Sinto, mais do que sei, que os meus ombros, os mesmos onde gostavas deitar a cabeça, dolente e cheia de abandono, deixaram de ser o local do teu fascínio. Perderam o espaço de um passado recheado de saudades de todas as coisas que preencheram as nossas vidas. Aquelas pequenas, insignificantes mas que nos faziam sorrir, nos excitavam e nos fazia cair em qualquer lugar fazendo amor desenfreado e louco. Os meus olhos perderam brilho e força, aquela força voraz quando percorria o teu corpo e beijava o teu sorriso, talvez porque a cobiça tenho desfocado a retina. Culpa minha ou simplesmente a procura de um inexistente mais além.

Se o meu comportamento no passado era mais agradável na tua forma de encarar uma realidade que nos ultrapassa, nesse caso, sinto, mais do que sei, que já não nos pertencemos mais. Culpa tua porque permitiste que a distância nos separasse. Dizes que as saudades que sentes do tempo em que usava o cabelo comprido, rebelde, que mais significava o desejo de uma imagem da alma de artista, que nunca fui nem nunca serei.

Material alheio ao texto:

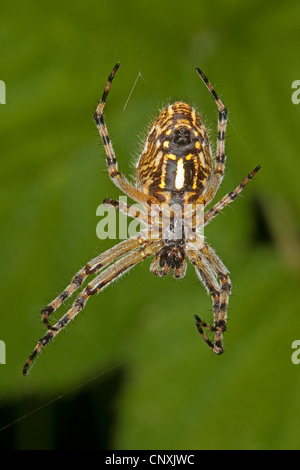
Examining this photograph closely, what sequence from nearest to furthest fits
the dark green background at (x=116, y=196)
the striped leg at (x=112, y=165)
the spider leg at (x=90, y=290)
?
1. the striped leg at (x=112, y=165)
2. the spider leg at (x=90, y=290)
3. the dark green background at (x=116, y=196)

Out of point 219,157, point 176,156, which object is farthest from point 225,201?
point 176,156

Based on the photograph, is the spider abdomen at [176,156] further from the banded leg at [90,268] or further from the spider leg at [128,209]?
the banded leg at [90,268]

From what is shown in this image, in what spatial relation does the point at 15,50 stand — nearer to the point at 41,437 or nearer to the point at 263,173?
the point at 263,173

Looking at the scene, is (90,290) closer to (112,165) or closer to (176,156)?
(112,165)

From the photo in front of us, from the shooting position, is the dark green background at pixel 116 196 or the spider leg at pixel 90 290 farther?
the dark green background at pixel 116 196

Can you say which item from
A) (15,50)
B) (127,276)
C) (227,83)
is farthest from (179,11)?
(127,276)

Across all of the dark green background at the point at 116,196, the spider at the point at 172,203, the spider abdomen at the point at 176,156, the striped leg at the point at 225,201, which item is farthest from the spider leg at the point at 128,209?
the dark green background at the point at 116,196
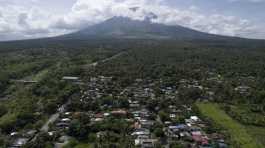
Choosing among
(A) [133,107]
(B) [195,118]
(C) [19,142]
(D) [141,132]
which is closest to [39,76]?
(A) [133,107]

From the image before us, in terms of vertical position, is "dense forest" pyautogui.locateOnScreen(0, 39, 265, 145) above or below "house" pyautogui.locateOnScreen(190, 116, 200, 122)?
above

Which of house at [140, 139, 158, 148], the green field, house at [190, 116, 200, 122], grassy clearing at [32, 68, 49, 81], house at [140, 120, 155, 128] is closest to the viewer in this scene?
house at [140, 139, 158, 148]

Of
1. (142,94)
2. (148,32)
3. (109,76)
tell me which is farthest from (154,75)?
(148,32)

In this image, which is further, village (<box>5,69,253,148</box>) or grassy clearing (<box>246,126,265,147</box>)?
grassy clearing (<box>246,126,265,147</box>)

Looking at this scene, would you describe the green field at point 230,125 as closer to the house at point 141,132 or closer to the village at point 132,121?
the village at point 132,121

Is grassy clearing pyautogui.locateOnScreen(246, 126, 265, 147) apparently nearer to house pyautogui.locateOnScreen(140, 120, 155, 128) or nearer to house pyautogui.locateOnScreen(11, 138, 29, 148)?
house pyautogui.locateOnScreen(140, 120, 155, 128)

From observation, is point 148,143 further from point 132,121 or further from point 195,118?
point 195,118

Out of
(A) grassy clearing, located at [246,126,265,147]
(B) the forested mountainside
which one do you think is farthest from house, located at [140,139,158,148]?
(A) grassy clearing, located at [246,126,265,147]

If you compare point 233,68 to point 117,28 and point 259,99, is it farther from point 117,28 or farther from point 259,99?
point 117,28
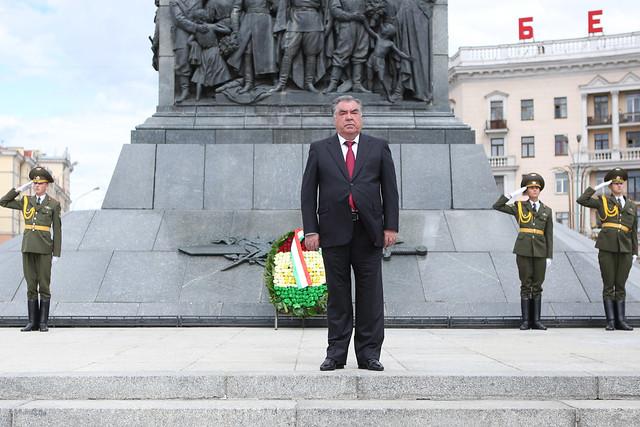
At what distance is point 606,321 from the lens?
10664 mm

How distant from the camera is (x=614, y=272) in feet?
35.8

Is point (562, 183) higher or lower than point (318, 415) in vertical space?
higher

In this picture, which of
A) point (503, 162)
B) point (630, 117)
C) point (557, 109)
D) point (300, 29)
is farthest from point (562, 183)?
point (300, 29)

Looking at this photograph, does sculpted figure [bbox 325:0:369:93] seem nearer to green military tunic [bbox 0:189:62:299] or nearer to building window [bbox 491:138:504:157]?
green military tunic [bbox 0:189:62:299]

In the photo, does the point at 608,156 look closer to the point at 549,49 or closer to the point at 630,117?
the point at 630,117

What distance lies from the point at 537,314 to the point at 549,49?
186ft

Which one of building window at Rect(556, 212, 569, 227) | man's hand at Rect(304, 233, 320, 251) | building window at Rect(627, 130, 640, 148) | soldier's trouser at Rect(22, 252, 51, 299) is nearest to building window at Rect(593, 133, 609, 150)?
building window at Rect(627, 130, 640, 148)

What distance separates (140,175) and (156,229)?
61.9 inches

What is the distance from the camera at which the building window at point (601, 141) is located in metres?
64.9

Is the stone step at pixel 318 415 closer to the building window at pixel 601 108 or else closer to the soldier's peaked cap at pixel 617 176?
the soldier's peaked cap at pixel 617 176

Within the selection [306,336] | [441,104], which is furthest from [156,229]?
[441,104]

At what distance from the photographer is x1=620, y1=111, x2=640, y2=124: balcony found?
209 feet

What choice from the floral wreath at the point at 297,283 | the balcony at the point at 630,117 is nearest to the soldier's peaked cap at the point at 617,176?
the floral wreath at the point at 297,283

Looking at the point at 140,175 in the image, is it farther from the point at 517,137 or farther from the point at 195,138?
the point at 517,137
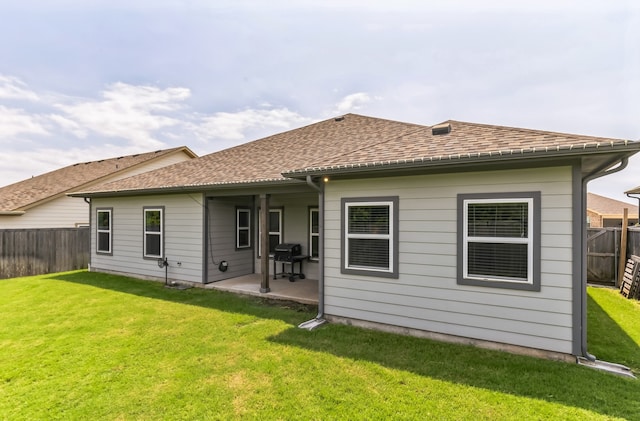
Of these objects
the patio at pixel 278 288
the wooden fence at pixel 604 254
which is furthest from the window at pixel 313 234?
the wooden fence at pixel 604 254

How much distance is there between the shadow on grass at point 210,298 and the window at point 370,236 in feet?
4.88

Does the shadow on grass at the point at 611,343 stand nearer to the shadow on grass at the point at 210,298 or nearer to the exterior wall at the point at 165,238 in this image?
the shadow on grass at the point at 210,298

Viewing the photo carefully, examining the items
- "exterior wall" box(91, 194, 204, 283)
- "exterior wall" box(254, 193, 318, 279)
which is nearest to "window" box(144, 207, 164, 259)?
"exterior wall" box(91, 194, 204, 283)

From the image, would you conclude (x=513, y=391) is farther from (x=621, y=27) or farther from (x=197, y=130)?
(x=197, y=130)

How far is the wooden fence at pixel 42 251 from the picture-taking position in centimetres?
1009

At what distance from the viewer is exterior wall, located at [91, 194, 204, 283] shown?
8.12 m

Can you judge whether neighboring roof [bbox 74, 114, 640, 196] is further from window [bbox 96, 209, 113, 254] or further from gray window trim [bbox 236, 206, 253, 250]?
gray window trim [bbox 236, 206, 253, 250]

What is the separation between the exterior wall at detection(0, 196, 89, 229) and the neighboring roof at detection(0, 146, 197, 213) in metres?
0.39

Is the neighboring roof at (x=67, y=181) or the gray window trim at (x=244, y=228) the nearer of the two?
the gray window trim at (x=244, y=228)

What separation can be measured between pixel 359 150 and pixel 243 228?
4.83 meters

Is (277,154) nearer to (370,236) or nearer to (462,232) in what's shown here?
(370,236)

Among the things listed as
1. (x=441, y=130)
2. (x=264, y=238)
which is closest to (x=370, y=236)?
(x=441, y=130)

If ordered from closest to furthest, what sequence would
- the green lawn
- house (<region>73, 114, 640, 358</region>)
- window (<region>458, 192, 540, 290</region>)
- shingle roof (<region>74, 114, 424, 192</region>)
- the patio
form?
the green lawn → house (<region>73, 114, 640, 358</region>) → window (<region>458, 192, 540, 290</region>) → the patio → shingle roof (<region>74, 114, 424, 192</region>)

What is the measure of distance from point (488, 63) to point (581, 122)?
4.71 meters
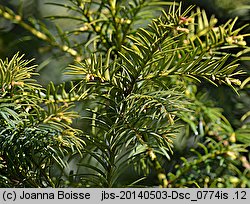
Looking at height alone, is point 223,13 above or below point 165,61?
above

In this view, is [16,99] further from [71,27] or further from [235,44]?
[71,27]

Olhas com desagrado a minha nuca agora a descoberto. Posso parecer duro, quem sabe com laivos de paranóia, só que, assim, fico com a sensação, que não vais aproximar-te demasiado de mim para me apunhalar pelas costas. Ou talvez não, exista apenas o desejo de apagar em definitivo a imagem que deixou de pertencer à moldura que decorava o colo dos teus desejos.

Sinto, mais do que sei, que te incomoda falar do passado. Tudo bem, brinquemos então com ele e se a palavra passado te afecta assim tanto, procuremos então um sinónimo que tenha o mesmo sabor, mas com uma imagem diferente. Afinal, é mais uma forma de nos enganarmos a nós próprios, como tantas vezes já o fizemos. Uma vez mais, que importância tem? Preferes o pretérito, imperfeito, talvez. Arcaico é possível que seja demasiado literário e que pouco ou nada signifique. Envelhecido. Porque não? Riscamos a palavra passado e usamos o envelhecido.

Ao escrever estas linhas, à minha frente um copo de sumo que por largos instantes esqueci de beber. Descobri que o grosso da fruta ficou concentrado em cima, mas sem se isolar. Bastou mexer e tudo se misturou de novo. Parvoíce minha, esquece a metáfora. Fuma lá esse teu último cigarro de haxixe, desta vez não partilhado e podes ir. Fecha a porta. Não gostaria que o frio gélido do Inverno entrasse.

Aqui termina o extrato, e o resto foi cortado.